I piled the photo with the rest of the things that I wanted to take with me.  I would have to ask my father for permission to take it.  It was one of the only photographs of Norval that the family still had.  When my father saw it that evening, he told me that I should call his aunt Mary Ann to learn about who Norval was.  And I still plan on phoning her, even though it’s now midnight and three days after the deadline has passed for submitting this writing.

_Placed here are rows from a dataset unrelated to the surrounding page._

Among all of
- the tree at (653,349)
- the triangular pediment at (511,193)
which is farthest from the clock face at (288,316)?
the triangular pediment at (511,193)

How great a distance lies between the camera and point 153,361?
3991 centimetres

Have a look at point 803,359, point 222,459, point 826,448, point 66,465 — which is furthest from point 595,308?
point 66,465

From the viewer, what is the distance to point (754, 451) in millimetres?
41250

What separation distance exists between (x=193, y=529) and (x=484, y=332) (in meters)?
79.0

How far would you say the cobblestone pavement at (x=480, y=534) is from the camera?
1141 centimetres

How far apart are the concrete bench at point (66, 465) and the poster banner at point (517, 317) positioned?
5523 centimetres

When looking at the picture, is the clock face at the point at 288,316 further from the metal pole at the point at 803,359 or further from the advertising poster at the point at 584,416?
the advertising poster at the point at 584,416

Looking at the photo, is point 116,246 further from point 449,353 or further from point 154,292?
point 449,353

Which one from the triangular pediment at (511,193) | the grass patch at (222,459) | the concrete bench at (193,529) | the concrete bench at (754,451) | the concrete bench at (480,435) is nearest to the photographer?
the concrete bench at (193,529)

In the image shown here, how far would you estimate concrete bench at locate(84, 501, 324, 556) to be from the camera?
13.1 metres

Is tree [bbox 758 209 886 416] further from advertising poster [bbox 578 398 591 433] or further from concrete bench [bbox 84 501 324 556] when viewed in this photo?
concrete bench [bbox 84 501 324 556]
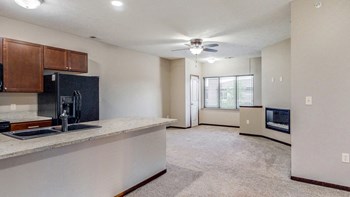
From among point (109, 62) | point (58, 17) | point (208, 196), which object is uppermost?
point (58, 17)

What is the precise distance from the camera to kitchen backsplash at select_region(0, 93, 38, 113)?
365cm

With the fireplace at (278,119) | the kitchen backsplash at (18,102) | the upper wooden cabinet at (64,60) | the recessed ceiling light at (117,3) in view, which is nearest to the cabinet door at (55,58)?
the upper wooden cabinet at (64,60)

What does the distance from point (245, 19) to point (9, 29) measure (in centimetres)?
429

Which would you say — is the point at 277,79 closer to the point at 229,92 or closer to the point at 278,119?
the point at 278,119

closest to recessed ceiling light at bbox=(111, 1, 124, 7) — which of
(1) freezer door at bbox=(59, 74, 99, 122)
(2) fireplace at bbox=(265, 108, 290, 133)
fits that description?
(1) freezer door at bbox=(59, 74, 99, 122)

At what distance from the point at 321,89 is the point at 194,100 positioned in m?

I need to finish soon.  I know this story is too long to read, and maybe it’s not even so readable – a tangle of thoughts, some scraps of memory, a few intelligible notes from songs I used to sing.  But maybe that’s how stories work: you find yourself in the space between words and make sense from what you know.  I don’t know much about my name or where it comes from, and I don’t know what makes the world sing to me or even where my place in it is.  Often, I feel lost.  Like I’m tied to this bundle of things that I can’t call my own – carrying myself through a jumbled world that exists somewhere between history and remembrance.  And I don’t know why, but I haven’t found much of a reason to name it, to define it, to call it something.  I doubt very much that there’s a purpose to anything.  It’s not like I think that I was led by providence through that field to the photograph of miners to the stories with my parents to the profound love that I have now discovered for my family.  I don’t.  But there’s something beautiful about my name now that I never noticed before.  Now it means something new.  Now I realize that my name was a gift given to me by my family, and, through writing, I have unwrapped its stories to discover what’s inside.